Hollie was sure he must have heard her heart pounding. She drew away from him to the hearth again, breathless at this sudden race for her life. Tried and convicted before she had a chance to defend herself. “This is madness!”

“It is one of the tools of justice, a remedy of law.”

“It’s that very large stick that the Home Office calls a state of Alarm. Another cudgel for controlling the public, inflicted on the populace to keep us in line whenever the Cabinet gets a little edgy. I hardly need to explain it to you.”

“Indulge me, Miss Finch.” The earl lounged back on the settee, gestured for her to continue with those able hands of his. It was like entertaining a very hungry lion in her parlor.

“First of all, when that great pudding, Lord Liverpool, decides to—”

“Great pudding?” He smiled.

“The Prime Minister is a slothful, shapeless bag of curdle and whey.”

He laughed broadly, disarming her entirely. He probably shared her opinion of the man. “I believe I’ll keep your opinion of the Prime Minister secret when next I see him.”
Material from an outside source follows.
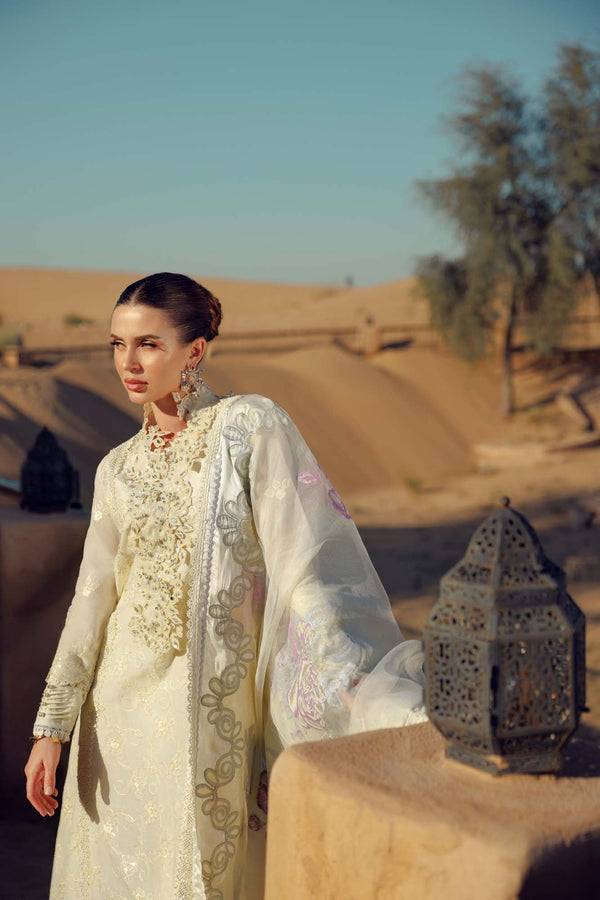 Noor by Saadia Asad | Eid Laserkari Lawn 24 | D2 - Pakistani Designer Dress - by Noor by Saadia Asad | Type: Luxury - 100% Original at Saira Sultan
“I don’t need your protection, my lord.”

That only made him smile all the more. “Do tell me more of this monstrous ‘Alarm,’ madam. What does the Great Pudding do then?”

“He announces to the public that the Home Office, by way of your friend Lord Sidmouth—that other great pudding—has learned of a dangerous threat to the peace of the nation.”

“Your husband, for example.”

“And other horrifying tattle and talk of plots against the Cabinet: machine breaking, revolution, anti-parliament meetings, seditious pantomimes.” That drew up the man’s brow. “But of course, Sidmouth purposely withholds the source of this information from the press.”

“So that it can’t be turned into panic through the politics of fear.”

“No. So that it can’t be verified.”

Everingham stilled, his amusement gone. “And then, Miss Finch?”

Hollie plunked herself down on the ottoman in front of him. “Then this heap of unsubstantiated information is sent off to secret committees in the Lords and Commons, like the secret committee that you head, my lord. Which you then are chartered to examine for truth, as you are doing now, from which you will write a report of your findings to the House. Correct?”